About 75% of the US CO2 market, excluding uses by the oil and gas industry, is supplied by CO2 generated from making ethanol, ammonia, and hydrogen. But new mandates and tax credits are creating an economic incentive for companies to inject their CO2 underground for sequestration instead. In many cases, the tax credits price traditional buyers out, a market distortion that has users and suppliers worried about getting what they need.

At the North American CO2 Summit, hosted in Indianapolis last month by the publishing group Gasworld, Rich Gottwald, CEO of the Compressed Gas Association (CGA), urged attendees to become more vocal with the public and policymakers about their needs and contributions. CO2 was cheap and readily available for a long time, he said, and the industry was able to go about its business without much fuss. “Being invisible no longer serves our best interests,” Gottwald said.

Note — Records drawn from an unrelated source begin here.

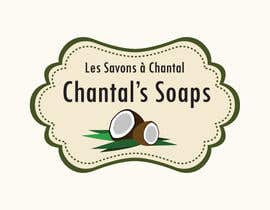 nº 44 pour Design a Logo for Chantal's Soaps par nixRa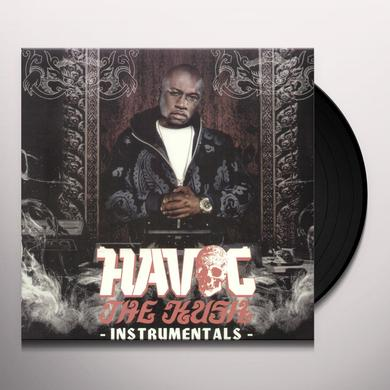 Havoc KUSH: INSTRUMENTALS Vinyl Record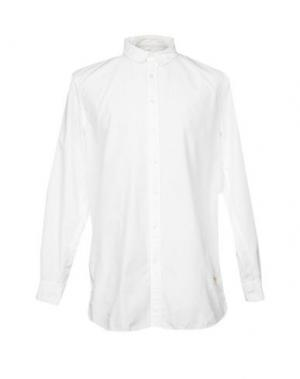 Pубашка WEMOTO. Цвет: белый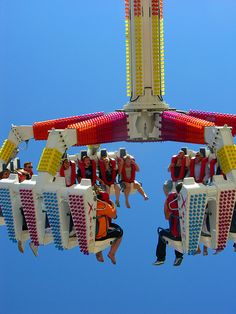 State Fair Ride by sfPhotocraft, via Flickr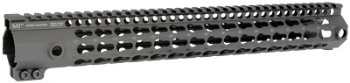 Midwest Industries Gen 3 K-Series, One Piece Free Float Handguard - 15""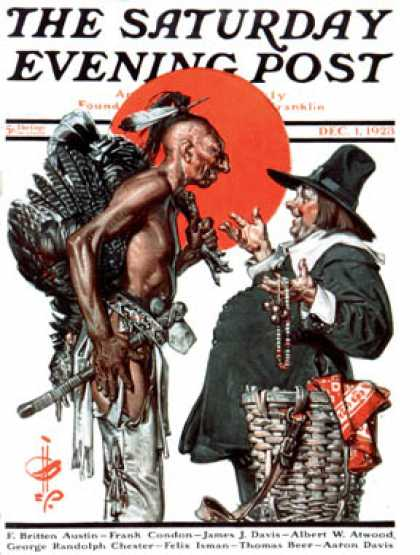 Saturday Evening Post - 1923-12-01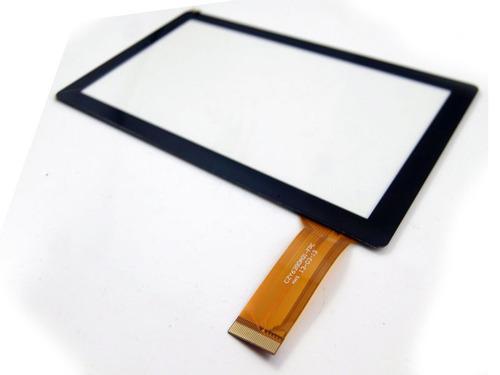 touch screen digitalizador para allwinner a10 a13 7'' tablet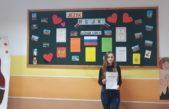 29 marca 2019 – Wyróżnienie w Olimpiadzie Języka Rosyjskiego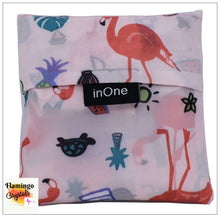 Load image into Gallery viewer, REUSABLE FOLDABLE FLAMINGO SHOPPING BAG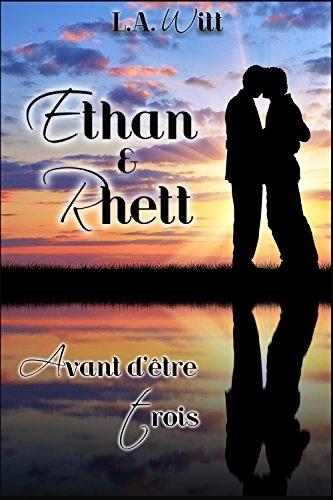 Couverture Wilde's, tome 0.5 : Ethan & Rhett : Avant d'être trois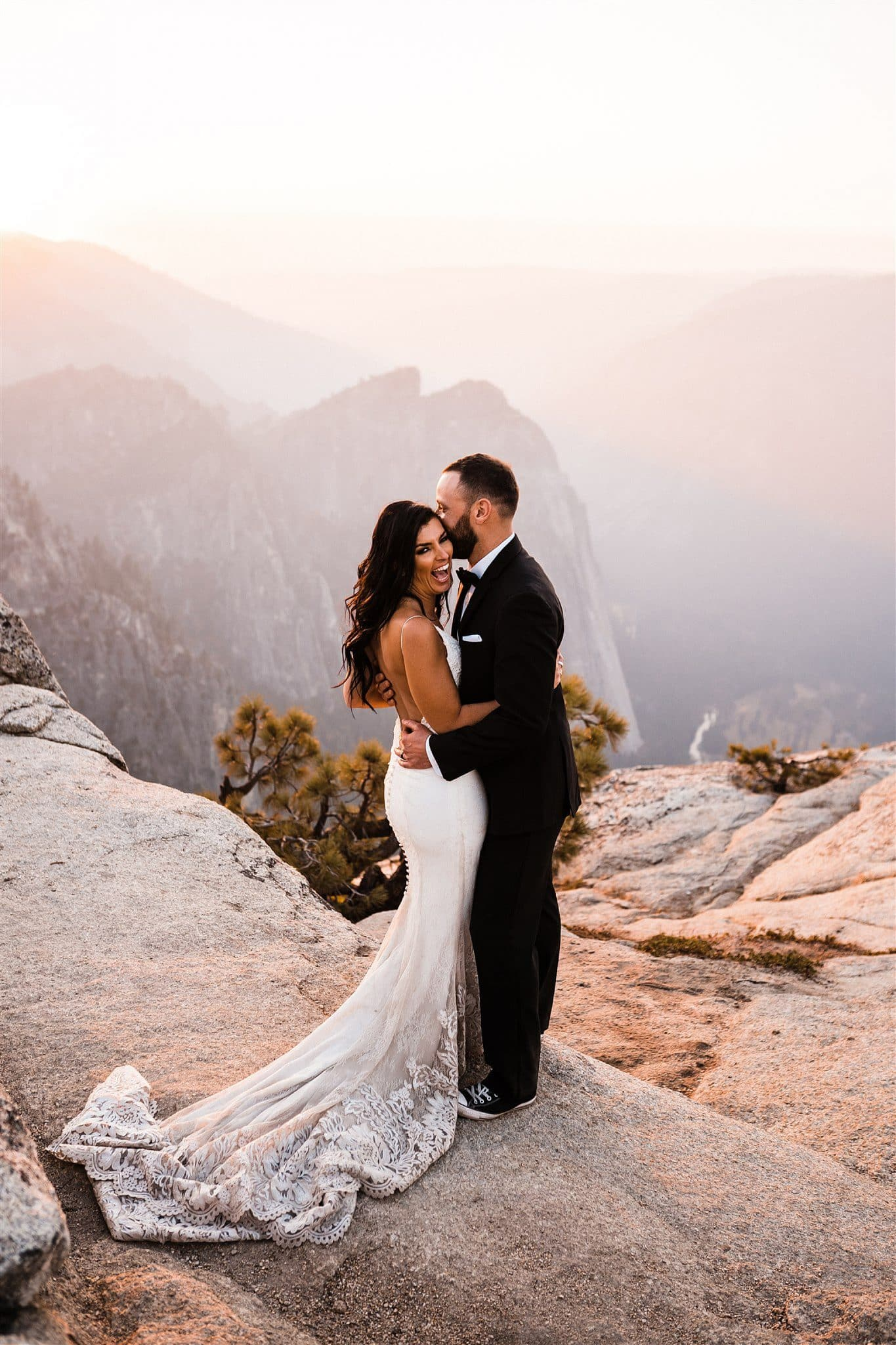 Taft_Point_Elopement_The_Foxes_Photography_0016.jpg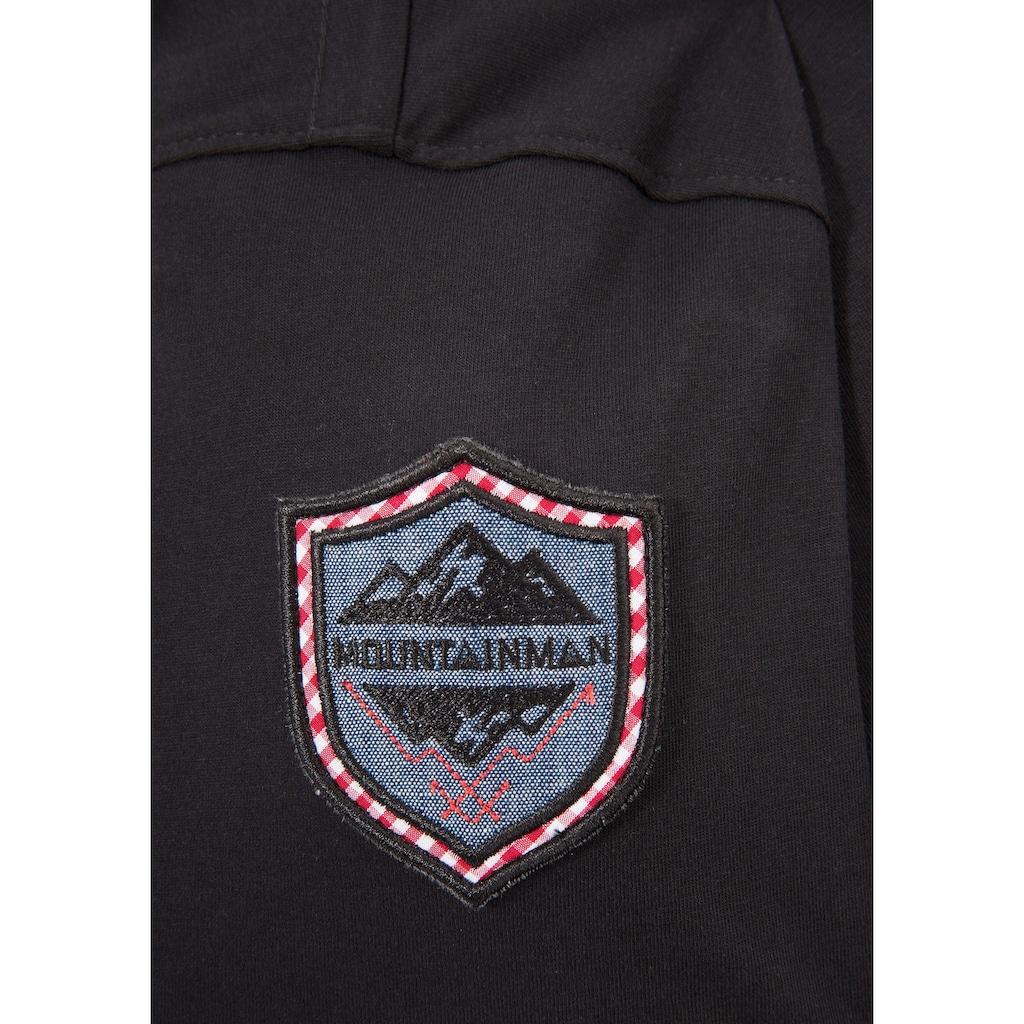 Andreas Gabalier Kollektion Trachtenshirt, Herren mit Wappen-Applikation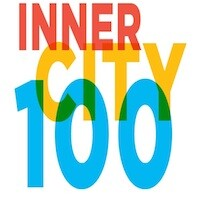 #1 Inner City 100
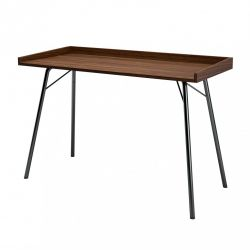 Desk Rayburn | Brown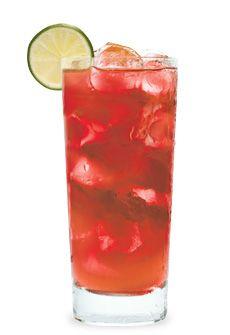 LEMON-TASIA  Ingredients:  •1 Part DeKuyper® Cranberry  •Lemonade.  Instructions:  Pour over ice and fill with lemonade  Garnish with lemon wedge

The CGA is lobbying the US Congress for tax code changes that would give CO2 use as much in tax credits as sequestration gets. Gottwald told C&EN that his group does not represent fossil fuel companies, which use CO2 to force oil and natural gas out of otherwise-depleted wells, and it has no position on that use of CO2.

New sources of CO2 are coming online, including expanded capture at factories and power plants and capture of by-product from biomethane facilities. But Gottwald expects the vast majority will be sequestered. That could be fine, he said, if what’s not sequestered can get to the industries that need it.

At the conference, Jeff Holyoak, vice president for sales and market development at the CO2 and dry ice equipment seller TomCO2 Systems, summed up the industry sentiment: “CO2 is too important to the economy to stick in the ground.”